Additionally, my flatmates have been super accommodating of my vegan diet, and have opted to make plant based meals for our weekly Monday night flat dinners. It’s been such an understanding gesture. Last week, someone made fresh rice paper spring rolls, and fried some tofu that everyone could use as a filling. I haven’t had much luck locating tofu in the nearby grocery stores, but upon asking my flatmates where I could find it they were easily able to tell me where I could locate it.

5. Establish a repertoire of easy-to-make meals that you can enjoy throughout the week.

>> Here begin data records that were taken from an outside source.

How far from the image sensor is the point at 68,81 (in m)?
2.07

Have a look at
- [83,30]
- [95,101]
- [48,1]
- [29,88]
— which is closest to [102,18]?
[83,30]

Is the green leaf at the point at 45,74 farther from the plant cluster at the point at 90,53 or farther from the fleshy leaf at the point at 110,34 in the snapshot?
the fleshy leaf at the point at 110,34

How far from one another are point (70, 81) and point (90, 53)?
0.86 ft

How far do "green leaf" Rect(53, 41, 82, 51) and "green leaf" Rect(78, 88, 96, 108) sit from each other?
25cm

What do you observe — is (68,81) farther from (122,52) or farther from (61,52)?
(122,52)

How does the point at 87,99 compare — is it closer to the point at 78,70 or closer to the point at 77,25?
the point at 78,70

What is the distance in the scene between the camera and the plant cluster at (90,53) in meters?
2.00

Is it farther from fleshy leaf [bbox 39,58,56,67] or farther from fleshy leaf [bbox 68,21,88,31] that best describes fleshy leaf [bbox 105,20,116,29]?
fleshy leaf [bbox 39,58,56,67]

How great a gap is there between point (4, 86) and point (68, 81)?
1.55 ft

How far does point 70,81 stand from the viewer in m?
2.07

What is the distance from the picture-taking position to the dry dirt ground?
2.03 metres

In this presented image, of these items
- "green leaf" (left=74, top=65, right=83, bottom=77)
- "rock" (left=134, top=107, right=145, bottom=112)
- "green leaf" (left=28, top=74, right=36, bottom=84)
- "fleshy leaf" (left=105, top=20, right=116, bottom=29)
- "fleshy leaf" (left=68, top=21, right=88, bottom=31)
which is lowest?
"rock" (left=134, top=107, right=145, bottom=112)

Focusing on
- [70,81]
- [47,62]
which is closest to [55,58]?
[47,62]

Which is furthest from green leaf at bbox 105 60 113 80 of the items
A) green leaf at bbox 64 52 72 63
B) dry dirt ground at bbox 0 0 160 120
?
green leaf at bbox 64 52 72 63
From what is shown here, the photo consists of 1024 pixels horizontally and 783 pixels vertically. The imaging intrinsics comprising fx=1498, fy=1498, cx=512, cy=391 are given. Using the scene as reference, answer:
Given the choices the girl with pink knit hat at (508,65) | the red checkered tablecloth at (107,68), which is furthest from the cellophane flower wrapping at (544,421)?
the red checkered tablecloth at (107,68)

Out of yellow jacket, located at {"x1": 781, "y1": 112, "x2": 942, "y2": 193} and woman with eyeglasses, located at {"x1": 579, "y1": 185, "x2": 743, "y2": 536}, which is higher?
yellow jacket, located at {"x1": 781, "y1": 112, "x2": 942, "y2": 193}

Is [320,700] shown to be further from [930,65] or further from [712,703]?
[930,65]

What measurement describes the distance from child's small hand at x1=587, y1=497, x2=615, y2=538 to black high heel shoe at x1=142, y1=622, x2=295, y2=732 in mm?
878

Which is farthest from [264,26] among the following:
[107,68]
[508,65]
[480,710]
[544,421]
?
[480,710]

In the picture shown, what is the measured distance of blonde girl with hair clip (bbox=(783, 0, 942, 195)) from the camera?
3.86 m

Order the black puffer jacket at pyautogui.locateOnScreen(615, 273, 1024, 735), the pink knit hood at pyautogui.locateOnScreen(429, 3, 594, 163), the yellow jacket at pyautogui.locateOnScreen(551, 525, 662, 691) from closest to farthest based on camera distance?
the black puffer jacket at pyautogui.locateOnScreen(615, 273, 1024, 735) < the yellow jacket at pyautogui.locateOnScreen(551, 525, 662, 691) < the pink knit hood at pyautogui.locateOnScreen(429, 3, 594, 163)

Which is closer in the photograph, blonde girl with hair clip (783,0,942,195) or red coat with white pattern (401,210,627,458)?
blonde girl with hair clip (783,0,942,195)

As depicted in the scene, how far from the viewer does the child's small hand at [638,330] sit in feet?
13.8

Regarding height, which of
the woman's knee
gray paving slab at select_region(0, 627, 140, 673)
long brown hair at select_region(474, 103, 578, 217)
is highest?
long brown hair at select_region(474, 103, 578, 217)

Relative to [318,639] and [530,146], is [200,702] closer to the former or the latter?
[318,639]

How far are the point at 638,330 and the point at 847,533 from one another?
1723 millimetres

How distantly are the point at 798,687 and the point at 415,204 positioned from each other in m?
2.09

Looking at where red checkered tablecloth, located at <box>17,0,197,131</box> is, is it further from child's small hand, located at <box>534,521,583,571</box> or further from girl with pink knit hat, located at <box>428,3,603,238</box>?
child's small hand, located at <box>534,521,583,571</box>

Banana oatmeal. Cereal with oat milk. Peanut butter and apples. Roasted veggies with jasmine rice. Avocado on rye bread with tomatoes and balsamic vinegar. Peanut noodles with sauteéd mushrooms. Carrots and hummus. Rice cakes with peanut butter and jam. Snacking nuts. Frozen plant based pizza. There are so many options to choose from once you’ve done some basic, foundational grocery shopping.

Once you start a routine and settle into a rhythm of cooking and preparing, the process will become much more efficient! In terms of meal preparation, it doesn’t need to be a stressful, time consuming process. I usually make a batch of rice and some roasted vegetables, and stock up on raw produce that I can snack on throughout the week. Keeping peanut butter, hummus, and avocados on hand is also a good idea, since these are great additions to bulk up any meal.

Lastly, I recommend saving some money by focusing on buying whole foods––lots of fruits and vegetables, grains, pasta, and plant-based proteins. The food stipend that DIS gives you is not meant to last the entirety of your stay in Copenhagen and at the Kollegium, but I intend to draw mine out for as long as I comfortably can. This means being a bit thrifty, and purchasing filling, nutritious foods on a regular basis.